## TEXT EXCERPT
____________
SUNDAY C26 Luke 16:19–31
As usual you can hear the sermon here but this time there are two versions with one from the 11.00 am and the other from the 12.30 pm Mass.
I love reading history, especially ancient history. From that reading I have learnt that
people do not change. The wealthy
two thousand years ago behaved much as the wealthy today. Often the more we have the more
indifferent we are to those who have not.
Christ is not indifferent.
He measures our love for Him by our love for others especially those who
are in need.
____________
## THE PROBLEM
Which words in the sermon note above refer to Christ? List every occurrence.

## DATASET RECORDS
____________
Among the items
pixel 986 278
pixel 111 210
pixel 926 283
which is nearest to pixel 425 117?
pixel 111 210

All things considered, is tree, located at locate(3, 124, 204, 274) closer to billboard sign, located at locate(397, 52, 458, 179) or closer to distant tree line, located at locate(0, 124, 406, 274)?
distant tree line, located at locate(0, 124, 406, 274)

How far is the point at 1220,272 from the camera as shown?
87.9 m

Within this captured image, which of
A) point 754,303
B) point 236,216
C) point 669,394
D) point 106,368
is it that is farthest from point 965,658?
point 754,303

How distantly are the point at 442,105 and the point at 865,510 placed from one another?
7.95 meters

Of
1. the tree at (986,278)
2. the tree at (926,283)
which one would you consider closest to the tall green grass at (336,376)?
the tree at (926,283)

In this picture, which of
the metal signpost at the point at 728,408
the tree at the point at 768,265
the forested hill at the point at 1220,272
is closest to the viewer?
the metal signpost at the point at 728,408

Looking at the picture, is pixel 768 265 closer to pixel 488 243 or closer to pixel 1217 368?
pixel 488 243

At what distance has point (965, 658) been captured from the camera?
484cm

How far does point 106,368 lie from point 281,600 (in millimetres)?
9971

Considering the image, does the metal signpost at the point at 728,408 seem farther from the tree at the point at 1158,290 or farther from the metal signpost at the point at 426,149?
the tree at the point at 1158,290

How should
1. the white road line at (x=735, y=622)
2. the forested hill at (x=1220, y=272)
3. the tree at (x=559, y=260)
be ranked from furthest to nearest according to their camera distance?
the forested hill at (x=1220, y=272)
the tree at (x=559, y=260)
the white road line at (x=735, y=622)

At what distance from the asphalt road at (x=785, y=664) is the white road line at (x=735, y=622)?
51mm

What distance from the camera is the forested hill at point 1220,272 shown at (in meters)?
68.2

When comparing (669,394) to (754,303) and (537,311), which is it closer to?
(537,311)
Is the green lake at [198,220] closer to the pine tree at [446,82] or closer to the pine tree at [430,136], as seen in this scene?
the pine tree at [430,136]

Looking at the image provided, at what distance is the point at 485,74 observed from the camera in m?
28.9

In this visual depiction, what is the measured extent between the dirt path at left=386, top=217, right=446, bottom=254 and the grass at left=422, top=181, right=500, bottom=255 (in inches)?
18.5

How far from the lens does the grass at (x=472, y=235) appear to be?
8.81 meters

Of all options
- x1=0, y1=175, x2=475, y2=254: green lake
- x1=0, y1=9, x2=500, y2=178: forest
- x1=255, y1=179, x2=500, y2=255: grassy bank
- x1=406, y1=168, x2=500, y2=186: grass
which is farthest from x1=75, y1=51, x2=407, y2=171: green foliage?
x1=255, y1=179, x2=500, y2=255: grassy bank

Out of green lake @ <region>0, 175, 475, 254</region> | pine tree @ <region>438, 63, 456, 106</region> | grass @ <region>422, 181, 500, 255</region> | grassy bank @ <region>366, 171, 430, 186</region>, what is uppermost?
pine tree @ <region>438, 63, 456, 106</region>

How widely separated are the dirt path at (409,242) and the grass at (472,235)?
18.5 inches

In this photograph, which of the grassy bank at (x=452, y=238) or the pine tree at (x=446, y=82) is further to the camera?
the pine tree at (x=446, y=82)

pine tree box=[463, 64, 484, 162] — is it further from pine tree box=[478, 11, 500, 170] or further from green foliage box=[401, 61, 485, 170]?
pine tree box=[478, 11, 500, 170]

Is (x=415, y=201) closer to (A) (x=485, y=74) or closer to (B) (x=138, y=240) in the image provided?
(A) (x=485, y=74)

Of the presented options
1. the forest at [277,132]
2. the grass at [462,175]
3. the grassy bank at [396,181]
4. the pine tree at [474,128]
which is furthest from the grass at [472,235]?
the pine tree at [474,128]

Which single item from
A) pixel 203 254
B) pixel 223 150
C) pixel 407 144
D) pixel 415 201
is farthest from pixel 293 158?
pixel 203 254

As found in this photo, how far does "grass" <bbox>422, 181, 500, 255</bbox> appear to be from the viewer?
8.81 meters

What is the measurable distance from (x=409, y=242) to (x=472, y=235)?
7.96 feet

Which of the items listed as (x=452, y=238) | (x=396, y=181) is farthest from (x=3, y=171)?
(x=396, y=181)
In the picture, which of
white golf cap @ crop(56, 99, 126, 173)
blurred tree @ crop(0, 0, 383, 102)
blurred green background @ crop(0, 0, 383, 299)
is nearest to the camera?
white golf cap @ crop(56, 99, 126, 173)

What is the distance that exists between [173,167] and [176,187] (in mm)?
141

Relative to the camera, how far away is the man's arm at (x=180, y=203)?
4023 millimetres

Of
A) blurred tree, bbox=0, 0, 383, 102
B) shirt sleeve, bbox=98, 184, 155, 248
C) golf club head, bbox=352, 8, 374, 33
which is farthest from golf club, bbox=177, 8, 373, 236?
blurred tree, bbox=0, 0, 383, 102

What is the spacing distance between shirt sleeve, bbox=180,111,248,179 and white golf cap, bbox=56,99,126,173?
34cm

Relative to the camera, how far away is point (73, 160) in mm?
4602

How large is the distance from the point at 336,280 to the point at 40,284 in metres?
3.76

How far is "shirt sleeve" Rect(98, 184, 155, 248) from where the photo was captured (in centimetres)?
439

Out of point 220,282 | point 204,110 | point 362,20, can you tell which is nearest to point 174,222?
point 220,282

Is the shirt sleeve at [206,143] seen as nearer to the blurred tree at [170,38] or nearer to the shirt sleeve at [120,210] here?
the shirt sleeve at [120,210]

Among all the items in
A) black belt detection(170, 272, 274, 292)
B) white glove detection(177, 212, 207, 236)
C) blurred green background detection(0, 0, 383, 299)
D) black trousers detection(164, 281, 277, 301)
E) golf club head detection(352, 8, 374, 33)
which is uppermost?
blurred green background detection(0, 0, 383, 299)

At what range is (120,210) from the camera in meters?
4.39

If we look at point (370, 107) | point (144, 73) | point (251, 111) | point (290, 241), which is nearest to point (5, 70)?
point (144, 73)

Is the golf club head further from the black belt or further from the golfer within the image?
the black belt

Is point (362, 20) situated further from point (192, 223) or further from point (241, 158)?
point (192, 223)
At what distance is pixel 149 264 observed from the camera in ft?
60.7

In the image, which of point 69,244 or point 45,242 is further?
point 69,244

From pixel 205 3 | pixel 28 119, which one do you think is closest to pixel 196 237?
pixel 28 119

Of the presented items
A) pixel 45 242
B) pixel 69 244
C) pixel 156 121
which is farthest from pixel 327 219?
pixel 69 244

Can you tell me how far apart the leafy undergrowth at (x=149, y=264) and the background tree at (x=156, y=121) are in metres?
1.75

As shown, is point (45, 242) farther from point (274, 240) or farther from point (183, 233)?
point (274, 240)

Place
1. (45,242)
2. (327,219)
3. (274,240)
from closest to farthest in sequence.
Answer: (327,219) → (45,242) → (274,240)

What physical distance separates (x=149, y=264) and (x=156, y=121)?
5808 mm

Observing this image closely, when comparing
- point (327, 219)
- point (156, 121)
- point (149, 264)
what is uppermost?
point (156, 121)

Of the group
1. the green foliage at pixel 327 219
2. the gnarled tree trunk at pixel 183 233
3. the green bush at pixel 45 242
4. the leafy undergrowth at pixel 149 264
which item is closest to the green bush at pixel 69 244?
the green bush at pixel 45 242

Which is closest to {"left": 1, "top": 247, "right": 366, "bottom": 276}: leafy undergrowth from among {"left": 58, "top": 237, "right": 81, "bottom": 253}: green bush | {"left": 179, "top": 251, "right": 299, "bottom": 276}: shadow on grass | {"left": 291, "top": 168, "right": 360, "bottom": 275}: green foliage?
____________
## SOLUTION BELOW
Christ, He, Him